Problem statement: From the filarial worm article below, output word for word the passage starting with "Filarial Worm: Histology, Habitat" and going on through "and western hemis­pheres.".

Text excerpt:
_ _ _ _
Filarial Worm: Histology, Habitat and Structure (With Diagram)

In this article we will discuss about:- 1. Histology of Filarial Worm 2. Systematic Position of Filarial Worm 3. Habitat and Structure 4. Periodicity 5. Pathogenicity and Clinical Features.

Histology of Filarial Worm:

The filaria worm, Wuchereria bancrofti is an endoparasite of the lymph glands, connective tis­sues of organs and lymph vessels. The genus Wuchereria contains the well-known species W. bancrofti, Seurat, 1921 which infects the lymphatic system of man in warmer parts of both the eastern and western hemis­pheres.

It produces inflammatory reactions lead­ing to fever, tissue swellings, lymphatic blockage and sometimes grotesque deformities of the limbs etc.. called elephantiasis. This filarial worm has almost a widespread distribution.

It is found in India, Korea, Japan, China, Arabia, East Indies, Brazil, South Pacific Islands, Central Africa, South America etc. In India it is distributed chiefly along the sea-coast and along the bank of rivers. It also occurs in Australia and Mediterranean areas between 40°N and 30°S.

Wuchereria bancrofti causes bancroftian filariasis, resulting in elephantiasis among human beings, causing revolting swellings often in the legs or genital system. The adult worm is found in tightly coiled nodular masses within the major lymphatic ducts.

The causative organism of filariasis was microfilaria and it was observed by Demanquay in 1863 in the hydrocoelic fluid of man. In 1876 Bancroft discovered the adult female in man. The adult male was first seen by Bourne (1888).

In 1878 Manson reported that a mosquito of the genus Culex acts as the transmitting agent for Wuchereria bancrofti. He (1887) also studied the life history of this parasite and suggested reasons for the marked diurnal periodicity of microfilaria in the peripheral human circulation.
_ _ _ _
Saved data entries
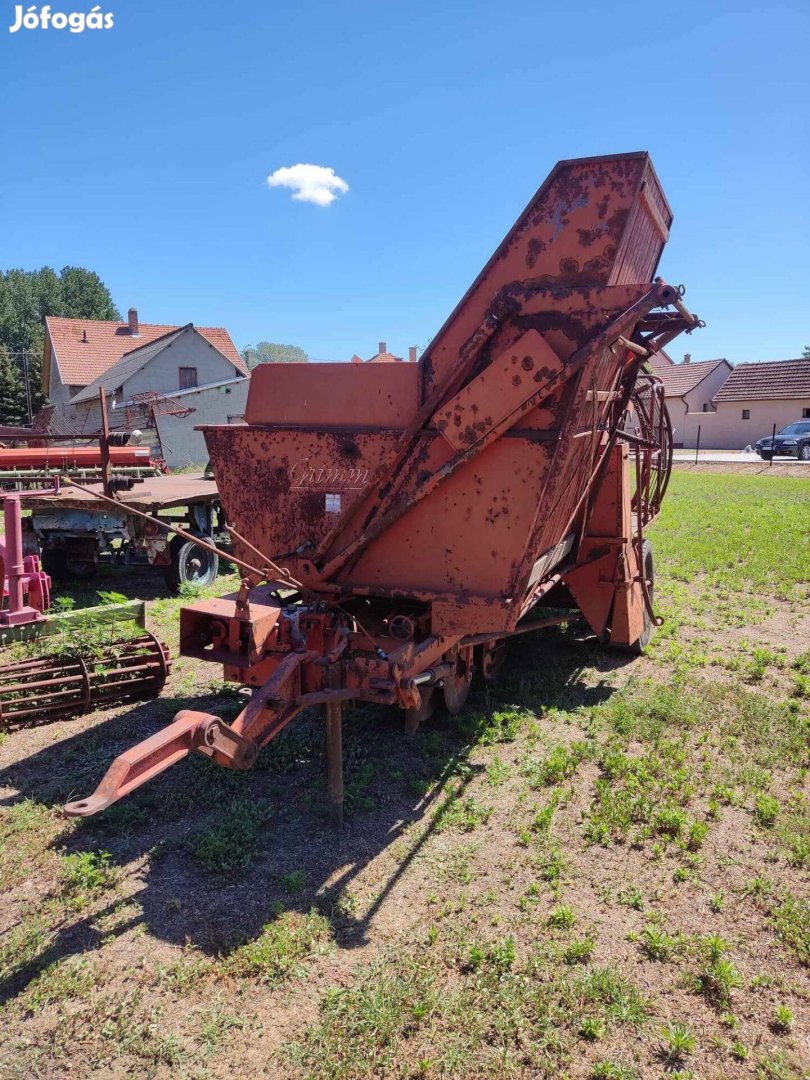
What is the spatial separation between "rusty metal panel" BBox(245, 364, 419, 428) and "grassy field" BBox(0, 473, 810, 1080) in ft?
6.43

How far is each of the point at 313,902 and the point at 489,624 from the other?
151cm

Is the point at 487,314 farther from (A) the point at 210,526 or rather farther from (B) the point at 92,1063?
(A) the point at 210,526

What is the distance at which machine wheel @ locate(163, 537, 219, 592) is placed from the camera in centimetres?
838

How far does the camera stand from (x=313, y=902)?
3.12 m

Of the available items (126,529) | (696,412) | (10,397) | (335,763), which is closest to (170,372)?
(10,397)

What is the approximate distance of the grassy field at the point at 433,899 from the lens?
_ _ _ _
Written answer:
Filarial Worm: Histology, Habitat and Structure (With Diagram)

In this article we will discuss about:- 1. Histology of Filarial Worm 2. Systematic Position of Filarial Worm 3. Habitat and Structure 4. Periodicity 5. Pathogenicity and Clinical Features.

Histology of Filarial Worm:

The filaria worm, Wuchereria bancrofti is an endoparasite of the lymph glands, connective tis­sues of organs and lymph vessels. The genus Wuchereria contains the well-known species W. bancrofti, Seurat, 1921 which infects the lymphatic system of man in warmer parts of both the eastern and western hemis­pheres.